The agreement lists four goals and 23 targets that the world has to meet by 2030. One of the most important targets is effective conservation and management of at least 30 pc of the world’s lands, inland waters, coastal areas and oceans, with emphasis on areas of particular importance for biodiversity and ecosystem functioning and services.

According to a press statement, the GBF prioritises ecologically-representative, well-connected and equitably-governed systems of protected areas and other effective area-based conservation, recognizing indigenous and traditional territories and practices. Currently 17 pc and 10 pc of the world’s terrestrial and marine areas respectively are under protection.

The agreement also includes the need to have restoration completed or underway on at least 30 pc of degraded terrestrial, inland waters, and coastal and marine ecosystems and reduce to near zero the loss of areas of high biodiversity importance, including ecosystems of high ecological integrity.

Yet another key target that the agreement sets is to cut global food waste in half and significantly reduce overconsumption and waste generation and also reduce by half both excess nutrients and the overall risk posed by pesticides and highly hazardous chemicals. The governments also agreed to progressively phase out or reform by 2030 subsidies that harm biodiversity by at least USD 500 billion per year, while scaling up positive incentives for biodiversity’s conservation and sustainable use. It also calls for mobilisation of at least USD 200 billion per year by 2030 in domestic and international biodiversity-related funding from all sources, public and private.

In an important development, the countries also agreed to raise international financial flows from developed to developing countries, in particular least developed countries, small island developing States, and countries with economies in transition, to at least USD 20 billion per year by 2025, and to at least USD 30 billion per year by 2030.

The governments also agreed to prevent the introduction of priority invasive alien species, and reduce by at least half the introduction and establishment of other known or potential invasive alien species, and eradicate or control invasive alien species on islands and other priority sites. They also will require large and transnational companies and financial institutions to monitor, assess, and transparently disclose their risks, dependencies and impacts on biodiversity through their operations, supply and value chains and portfolios, as per the agreement.

“Without such action, there will be a further acceleration in the global rate of species extinction, which is already at least tens to hundreds of times higher than it has averaged over the past 10 million years,” the press statement quotes the agreement.

The agreement also calls for halt on human induced extinction of known threatened species and and, by 2050, extinction rate and risk of all species to be reduced tenfold, and the abundance of native wild species is increased to healthy and resilient levels.

Adequate means of implementation, including financial resources, capacity-building, technical and scientific cooperation, and access to and transfer of technology to fully implement the Kunmin-Montreal global biodiversity framework are secured and equitably accessible to all Parties, especially developing countries, in particular the least developed countries and small island developing States, as well as countries with economies in transition, progressively closing the biodiversity finance gap of USD 700 billion per year, and aligning financial flows with the Kunmin-Montreal Global Biodiversity Framework and the 2050 Vision for Biodiversity.

Data extract:
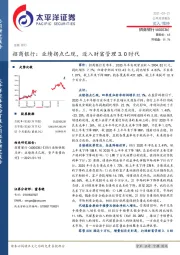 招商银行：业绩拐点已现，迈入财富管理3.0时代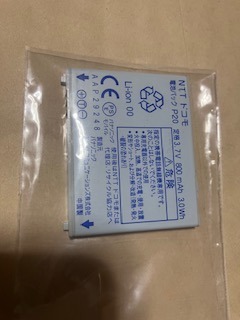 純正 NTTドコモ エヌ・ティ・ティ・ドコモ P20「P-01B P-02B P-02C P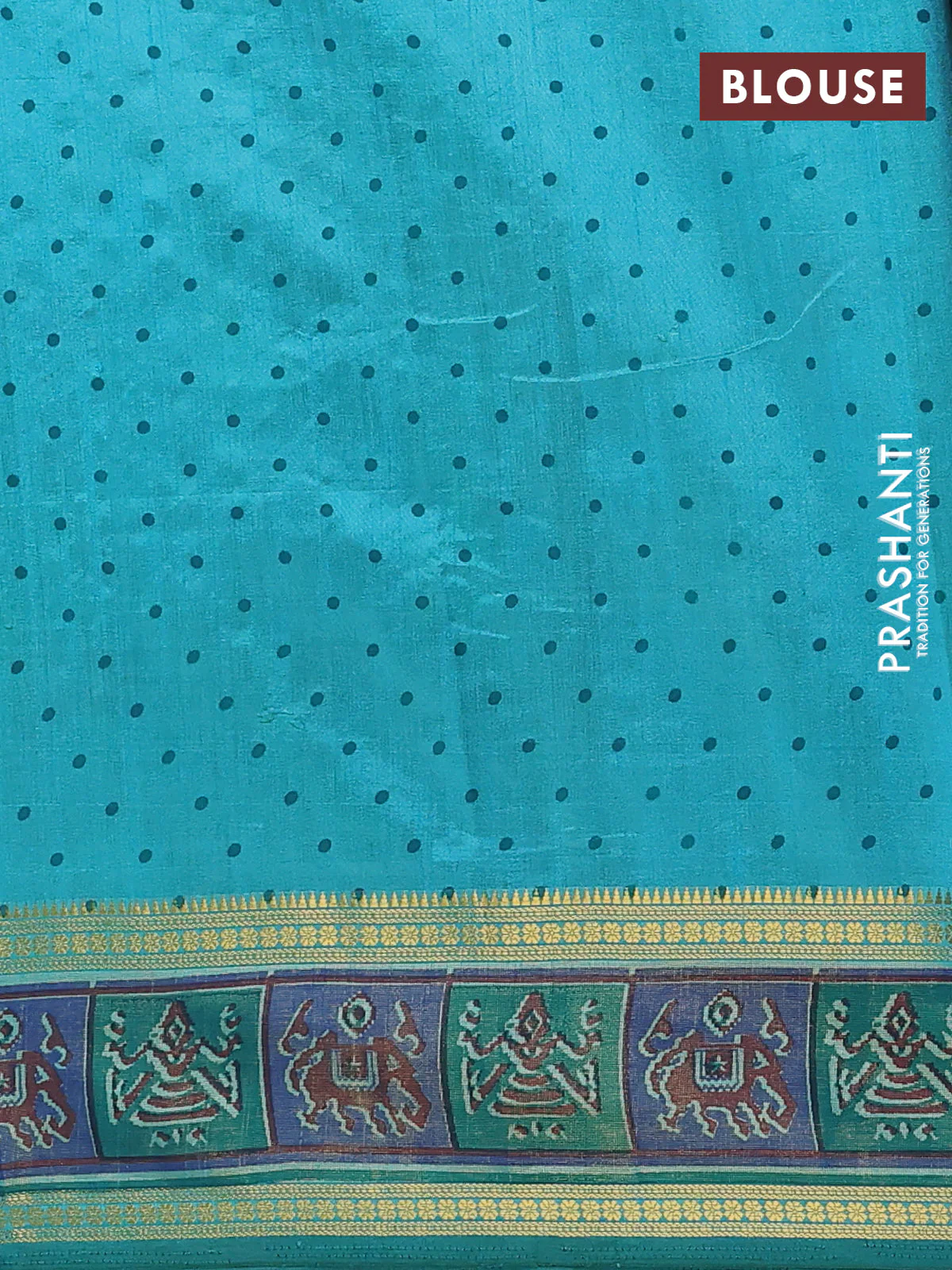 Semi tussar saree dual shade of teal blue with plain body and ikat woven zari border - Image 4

Exercise prompt: Write out the part of the biodiversity framework article above between "The governments also agreed to prevent" and "quotes the agreement.", inclusive, copying it word for word.

Answer box:
The governments also agreed to prevent the introduction of priority invasive alien species, and reduce by at least half the introduction and establishment of other known or potential invasive alien species, and eradicate or control invasive alien species on islands and other priority sites. They also will require large and transnational companies and financial institutions to monitor, assess, and transparently disclose their risks, dependencies and impacts on biodiversity through their operations, supply and value chains and portfolios, as per the agreement.

“Without such action, there will be a further acceleration in the global rate of species extinction, which is already at least tens to hundreds of times higher than it has averaged over the past 10 million years,” the press statement quotes the agreement.